> [Set problem 1]
Count the lines in the entries below that contain the word "dark", and give only that number.

Re: Fixed length data types issue - Mailing list pgsql-hackers

From Martijn van Oosterhout
Subject Re: Fixed length data types issue
Date
Msg-id 20060908140011.GG5479@svana.org
Whole thread Raw
In response to Re: Fixed length data types issue  (mark@mark.mielke.cc)
Responses Re: Fixed length data types issue  (Gregory Stark <stark@enterprisedb.com>)
Re: Fixed length data types issue  (Bruce Momjian <bruce@momjian.us>)
List pgsql-hackers
On Fri, Sep 08, 2006 at 09:28:21AM -0400, mark@mark.mielke.cc wrote:
> > But that won't help in the example you posted upthread, because char(N)
> > is not fixed-length.
>
> It can be fixed-length, or at least, have an upper bound. If marked
> up to contain only ascii characters, it doesn't, at least in theory,
> and even if it is unicode, it's not going to need more than 4 bytes
> per character. char(2) through char(16) only require 4 bits to
> store the length header, leaving 4 bits for encoding information.
> bytea(2) through bytea(16), at least in theory, should require none.

If your talking about an upper-bound, then it's not fixed length
anymore, and you need to expend bytes storing the length. ASCII bytes
only take one byte in most encodings, include UTF8.

Doodling this morning I remember why the simple approach didn't work.

> [Set problem 2]
Repeat the mailing list post on fixed-length data types verbatim from "Responses Re: Fixed" up to and including "should require none.".

> [Available data]
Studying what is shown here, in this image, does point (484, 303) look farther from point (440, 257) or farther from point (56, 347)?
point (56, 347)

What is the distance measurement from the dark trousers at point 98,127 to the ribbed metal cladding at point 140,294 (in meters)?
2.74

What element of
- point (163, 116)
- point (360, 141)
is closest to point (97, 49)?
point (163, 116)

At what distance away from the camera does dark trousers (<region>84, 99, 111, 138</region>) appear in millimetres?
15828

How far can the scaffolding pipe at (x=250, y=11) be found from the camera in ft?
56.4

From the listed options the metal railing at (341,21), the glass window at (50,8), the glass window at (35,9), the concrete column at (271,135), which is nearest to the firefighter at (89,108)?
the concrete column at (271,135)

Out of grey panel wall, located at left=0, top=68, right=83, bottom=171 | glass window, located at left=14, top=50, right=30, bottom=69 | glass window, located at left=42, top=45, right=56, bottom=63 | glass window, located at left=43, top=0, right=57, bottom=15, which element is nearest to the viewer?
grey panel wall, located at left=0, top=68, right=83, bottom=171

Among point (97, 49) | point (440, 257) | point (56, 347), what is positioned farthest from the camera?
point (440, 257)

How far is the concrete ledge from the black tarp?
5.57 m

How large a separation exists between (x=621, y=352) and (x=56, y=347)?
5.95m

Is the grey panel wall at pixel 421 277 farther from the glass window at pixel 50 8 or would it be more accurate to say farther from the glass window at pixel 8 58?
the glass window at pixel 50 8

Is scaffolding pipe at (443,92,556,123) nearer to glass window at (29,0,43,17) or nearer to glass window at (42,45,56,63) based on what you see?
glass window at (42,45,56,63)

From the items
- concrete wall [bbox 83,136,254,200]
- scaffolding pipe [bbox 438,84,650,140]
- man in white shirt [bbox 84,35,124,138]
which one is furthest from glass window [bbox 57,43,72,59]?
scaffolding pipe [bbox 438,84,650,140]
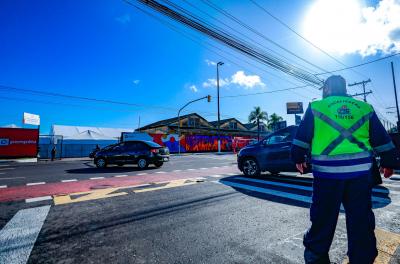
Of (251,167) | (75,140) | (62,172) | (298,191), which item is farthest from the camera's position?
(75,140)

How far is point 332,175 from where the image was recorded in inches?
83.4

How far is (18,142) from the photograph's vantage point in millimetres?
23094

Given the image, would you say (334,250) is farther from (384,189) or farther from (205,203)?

> [Correct response 1]
2

> [Correct response 2]
Responses Re: Fixed length data types issue  (Gregory Stark <stark@enterprisedb.com>)
Re: Fixed length data types issue  (Bruce Momjian <bruce@momjian.us>)
List pgsql-hackers
On Fri, Sep 08, 2006 at 09:28:21AM -0400, mark@mark.mielke.cc wrote:
> > But that won't help in the example you posted upthread, because char(N)
> > is not fixed-length.
>
> It can be fixed-length, or at least, have an upper bound. If marked
> up to contain only ascii characters, it doesn't, at least in theory,
> and even if it is unicode, it's not going to need more than 4 bytes
> per character. char(2) through char(16) only require 4 bits to
> store the length header, leaving 4 bits for encoding information.
> bytea(2) through bytea(16), at least in theory, should require none.